違う違う、食べるのは死体じゃなくて球根のほうだよ。
<冬の季語>
【蜜柑(みかん)】
炬燵に入って蜜柑を食べようと皮を剥くと、中身が丸まった芋虫だった。
裸にされて寒いのか、芋虫はもそもそと滑り降りて炬燵布団に潜り込んだ。
?いた蜜柑の七つが芋虫で、二つは腐っていて、十個目でやっと正しい中身が出てきた。
そいつを食べながらテレビを見ているが、炬燵の中で芋虫たちがもぞもぞと動くので画面に集中できない。
【去年今年(こぞことし)】
お待たせしました到着ですと、タクシーが止まる。
本当にここがそうなの? と私は問い返す。
間違いなくここが新しい年ですから、もう去年のことは忘れなさいと、運転手さんの言葉はどこまでも優しい。

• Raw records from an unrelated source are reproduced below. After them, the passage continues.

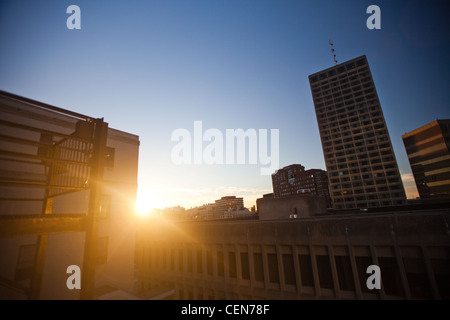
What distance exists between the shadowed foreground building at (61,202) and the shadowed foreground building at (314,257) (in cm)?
435

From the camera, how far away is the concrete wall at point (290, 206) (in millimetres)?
24625

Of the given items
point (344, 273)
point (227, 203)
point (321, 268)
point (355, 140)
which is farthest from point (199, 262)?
point (227, 203)

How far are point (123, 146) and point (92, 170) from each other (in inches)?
565

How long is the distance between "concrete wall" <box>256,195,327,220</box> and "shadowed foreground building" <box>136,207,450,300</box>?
24.9ft

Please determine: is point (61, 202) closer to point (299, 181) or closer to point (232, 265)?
point (232, 265)

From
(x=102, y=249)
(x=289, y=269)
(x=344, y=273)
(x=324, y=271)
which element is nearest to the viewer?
(x=102, y=249)

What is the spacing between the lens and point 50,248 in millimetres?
11977

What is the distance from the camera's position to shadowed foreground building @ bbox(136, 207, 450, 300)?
43.3 ft

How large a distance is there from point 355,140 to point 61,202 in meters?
92.2

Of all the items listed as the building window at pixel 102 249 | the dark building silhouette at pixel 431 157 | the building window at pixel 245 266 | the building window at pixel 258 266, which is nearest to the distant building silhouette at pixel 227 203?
the dark building silhouette at pixel 431 157

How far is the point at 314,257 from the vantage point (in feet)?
52.6

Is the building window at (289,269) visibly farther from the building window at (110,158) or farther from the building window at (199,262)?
the building window at (110,158)
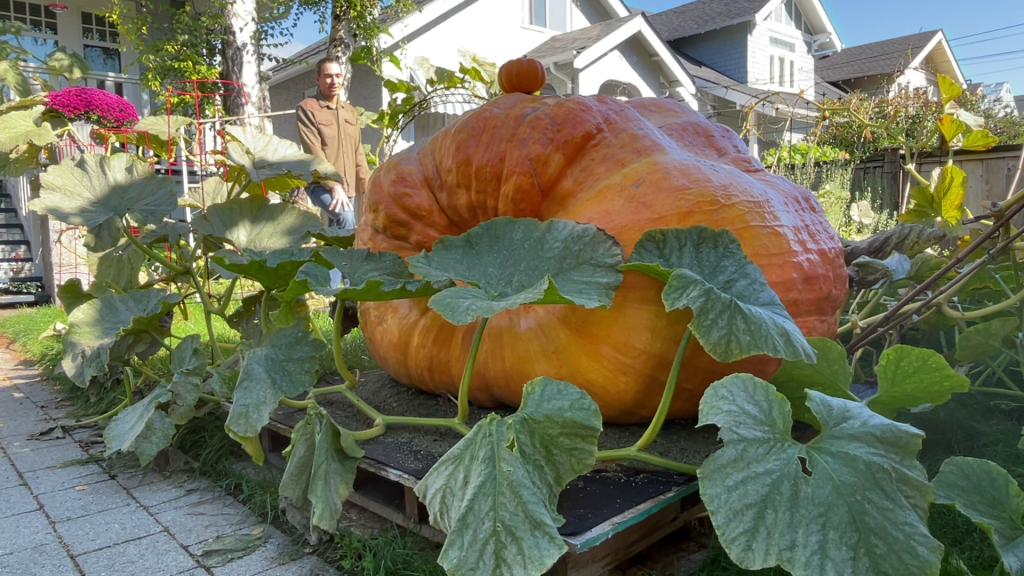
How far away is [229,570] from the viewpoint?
4.56 feet

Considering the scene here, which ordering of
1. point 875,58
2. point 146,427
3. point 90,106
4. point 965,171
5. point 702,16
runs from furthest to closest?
1. point 875,58
2. point 702,16
3. point 965,171
4. point 90,106
5. point 146,427

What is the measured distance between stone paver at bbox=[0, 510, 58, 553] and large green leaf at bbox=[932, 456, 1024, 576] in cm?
171

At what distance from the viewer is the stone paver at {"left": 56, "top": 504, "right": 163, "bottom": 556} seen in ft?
5.01

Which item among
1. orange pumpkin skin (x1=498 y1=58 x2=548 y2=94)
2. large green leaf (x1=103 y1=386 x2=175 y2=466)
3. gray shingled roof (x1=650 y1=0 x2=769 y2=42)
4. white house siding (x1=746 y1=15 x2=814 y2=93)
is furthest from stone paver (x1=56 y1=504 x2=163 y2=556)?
white house siding (x1=746 y1=15 x2=814 y2=93)

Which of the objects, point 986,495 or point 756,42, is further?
point 756,42

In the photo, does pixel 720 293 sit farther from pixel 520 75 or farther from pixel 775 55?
pixel 775 55

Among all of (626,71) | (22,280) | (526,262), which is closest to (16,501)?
(526,262)

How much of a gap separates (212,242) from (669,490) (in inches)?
65.4

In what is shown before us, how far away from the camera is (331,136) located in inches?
161

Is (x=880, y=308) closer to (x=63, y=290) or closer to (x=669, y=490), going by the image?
(x=669, y=490)

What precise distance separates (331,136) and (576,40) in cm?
790

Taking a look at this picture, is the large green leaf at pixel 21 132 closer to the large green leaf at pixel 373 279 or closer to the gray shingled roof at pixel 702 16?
the large green leaf at pixel 373 279

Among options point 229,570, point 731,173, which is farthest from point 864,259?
point 229,570

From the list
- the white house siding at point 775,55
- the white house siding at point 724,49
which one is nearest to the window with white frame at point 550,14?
the white house siding at point 775,55
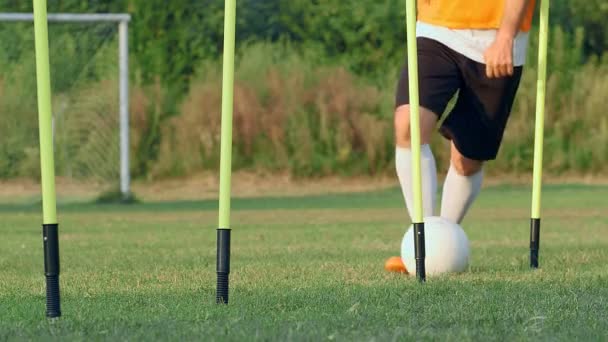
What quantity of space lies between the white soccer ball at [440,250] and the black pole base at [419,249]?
403 mm

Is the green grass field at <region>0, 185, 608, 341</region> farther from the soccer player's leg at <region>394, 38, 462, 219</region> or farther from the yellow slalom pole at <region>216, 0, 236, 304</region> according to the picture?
the soccer player's leg at <region>394, 38, 462, 219</region>

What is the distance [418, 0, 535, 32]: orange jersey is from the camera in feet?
25.0

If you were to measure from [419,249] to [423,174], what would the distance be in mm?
1120

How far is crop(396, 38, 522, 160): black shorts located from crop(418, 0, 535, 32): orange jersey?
0.50ft

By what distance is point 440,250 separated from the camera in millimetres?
7191

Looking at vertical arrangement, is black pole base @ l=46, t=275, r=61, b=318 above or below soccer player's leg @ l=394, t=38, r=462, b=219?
below

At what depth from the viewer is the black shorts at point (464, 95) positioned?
759 cm

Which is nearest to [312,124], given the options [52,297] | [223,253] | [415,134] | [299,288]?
[415,134]

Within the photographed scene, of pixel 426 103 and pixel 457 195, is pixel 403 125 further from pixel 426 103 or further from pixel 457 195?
pixel 457 195

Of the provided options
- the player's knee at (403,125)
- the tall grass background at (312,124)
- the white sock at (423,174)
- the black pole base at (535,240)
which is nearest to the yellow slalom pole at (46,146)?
the player's knee at (403,125)

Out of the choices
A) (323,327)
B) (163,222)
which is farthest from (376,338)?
(163,222)

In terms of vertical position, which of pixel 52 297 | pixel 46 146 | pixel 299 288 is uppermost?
pixel 46 146

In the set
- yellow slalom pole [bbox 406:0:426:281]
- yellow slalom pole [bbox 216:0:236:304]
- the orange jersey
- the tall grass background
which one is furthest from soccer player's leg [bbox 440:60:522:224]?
the tall grass background

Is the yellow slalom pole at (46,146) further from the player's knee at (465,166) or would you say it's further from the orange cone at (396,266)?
the player's knee at (465,166)
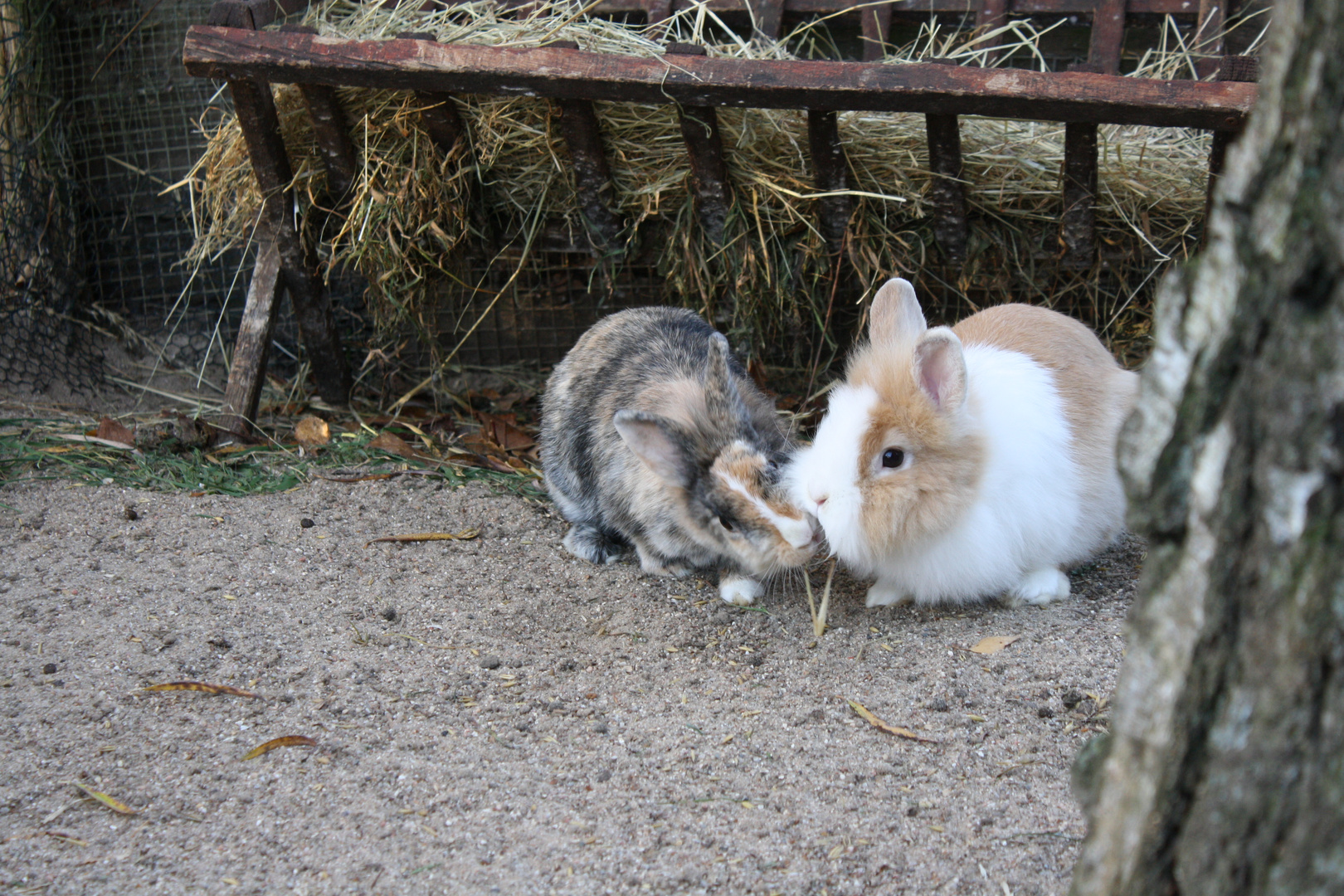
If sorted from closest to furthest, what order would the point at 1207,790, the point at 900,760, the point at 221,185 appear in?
1. the point at 1207,790
2. the point at 900,760
3. the point at 221,185

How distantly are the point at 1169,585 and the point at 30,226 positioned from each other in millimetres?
5504

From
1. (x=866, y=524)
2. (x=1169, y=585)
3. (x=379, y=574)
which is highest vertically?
(x=1169, y=585)

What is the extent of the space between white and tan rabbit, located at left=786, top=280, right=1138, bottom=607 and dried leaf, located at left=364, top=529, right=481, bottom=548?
1350 millimetres

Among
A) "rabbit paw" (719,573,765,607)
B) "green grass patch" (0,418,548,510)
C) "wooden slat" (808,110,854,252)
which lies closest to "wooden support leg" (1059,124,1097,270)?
"wooden slat" (808,110,854,252)

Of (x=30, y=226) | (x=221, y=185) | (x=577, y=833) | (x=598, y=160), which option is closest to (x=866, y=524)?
(x=577, y=833)

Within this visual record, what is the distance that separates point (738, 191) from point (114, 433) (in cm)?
292

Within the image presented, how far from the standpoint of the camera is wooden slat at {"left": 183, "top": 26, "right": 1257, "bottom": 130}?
3514 mm

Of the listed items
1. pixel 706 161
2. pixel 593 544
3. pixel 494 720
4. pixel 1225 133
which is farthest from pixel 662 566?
pixel 1225 133

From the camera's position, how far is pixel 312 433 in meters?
4.79

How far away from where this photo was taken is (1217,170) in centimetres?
403

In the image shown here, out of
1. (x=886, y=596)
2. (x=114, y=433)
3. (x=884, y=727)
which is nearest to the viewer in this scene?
(x=884, y=727)

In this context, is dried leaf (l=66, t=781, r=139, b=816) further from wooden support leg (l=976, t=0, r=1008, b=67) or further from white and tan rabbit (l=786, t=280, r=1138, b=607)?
wooden support leg (l=976, t=0, r=1008, b=67)

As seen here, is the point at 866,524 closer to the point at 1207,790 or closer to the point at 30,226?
the point at 1207,790

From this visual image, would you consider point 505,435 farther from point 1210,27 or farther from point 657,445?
point 1210,27
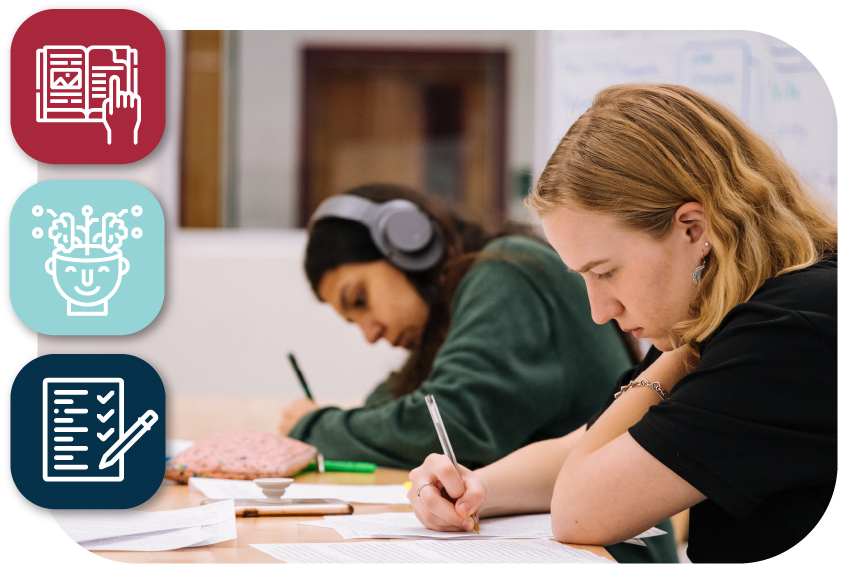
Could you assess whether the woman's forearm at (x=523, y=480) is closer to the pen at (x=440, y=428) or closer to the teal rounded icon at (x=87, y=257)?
the pen at (x=440, y=428)

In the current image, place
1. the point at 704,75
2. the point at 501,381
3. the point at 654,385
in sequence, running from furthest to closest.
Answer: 1. the point at 704,75
2. the point at 501,381
3. the point at 654,385

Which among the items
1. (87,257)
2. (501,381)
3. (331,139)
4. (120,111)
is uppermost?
(120,111)

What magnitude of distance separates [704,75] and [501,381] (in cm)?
92

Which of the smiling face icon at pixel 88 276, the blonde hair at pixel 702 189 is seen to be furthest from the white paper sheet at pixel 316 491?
the blonde hair at pixel 702 189

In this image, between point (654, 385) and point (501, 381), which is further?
point (501, 381)

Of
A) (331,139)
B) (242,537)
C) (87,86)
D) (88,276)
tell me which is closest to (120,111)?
(87,86)

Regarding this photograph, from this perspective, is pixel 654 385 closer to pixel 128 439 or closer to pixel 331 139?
pixel 128 439

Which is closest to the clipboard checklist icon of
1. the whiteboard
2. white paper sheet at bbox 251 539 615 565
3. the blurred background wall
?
white paper sheet at bbox 251 539 615 565

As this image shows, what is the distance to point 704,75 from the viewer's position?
1.55 m

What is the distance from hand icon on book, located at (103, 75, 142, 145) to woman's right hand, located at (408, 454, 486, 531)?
16.1 inches

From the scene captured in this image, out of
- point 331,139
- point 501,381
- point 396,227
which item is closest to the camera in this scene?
point 501,381

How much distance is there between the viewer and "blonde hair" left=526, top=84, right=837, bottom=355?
2.18ft

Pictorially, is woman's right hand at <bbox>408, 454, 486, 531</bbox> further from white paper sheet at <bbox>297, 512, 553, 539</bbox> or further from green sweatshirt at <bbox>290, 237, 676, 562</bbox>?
green sweatshirt at <bbox>290, 237, 676, 562</bbox>

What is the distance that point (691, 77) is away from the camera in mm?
1519
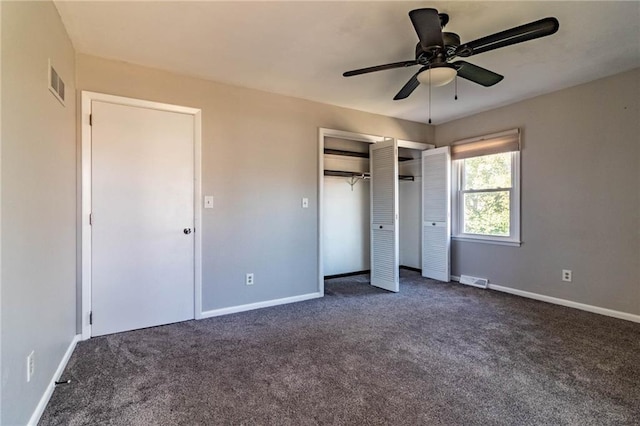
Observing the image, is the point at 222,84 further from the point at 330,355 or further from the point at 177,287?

たったワンメーターのお金を払って降り立つと、タクシーはもと来た道を去年へと帰っていく。
【雪女郎(ゆきじょろう)】
雪深い村の軒先でなにがしかの物を売っている。
これが帯、こちらは襦袢、それは紅、そいつは腰巻。
藁沓(わらぐつ)はねえんだよ、最初から履いていなかったのさ。
風呂に入れたのは騙したわけじゃないんだが。
【鎌鼬(かまいたち)】
ええたしかに道行く人の足や手を鋭く切り裂くことに間違いありません。
でも剃刀なんて使わないし、喉なんか狙うものですか。
そんな昔にロンドンにいたことはなく、そもそも日本から出たこともないのです。
それにからりと晴れた風のある日にしか仕事はしないのです。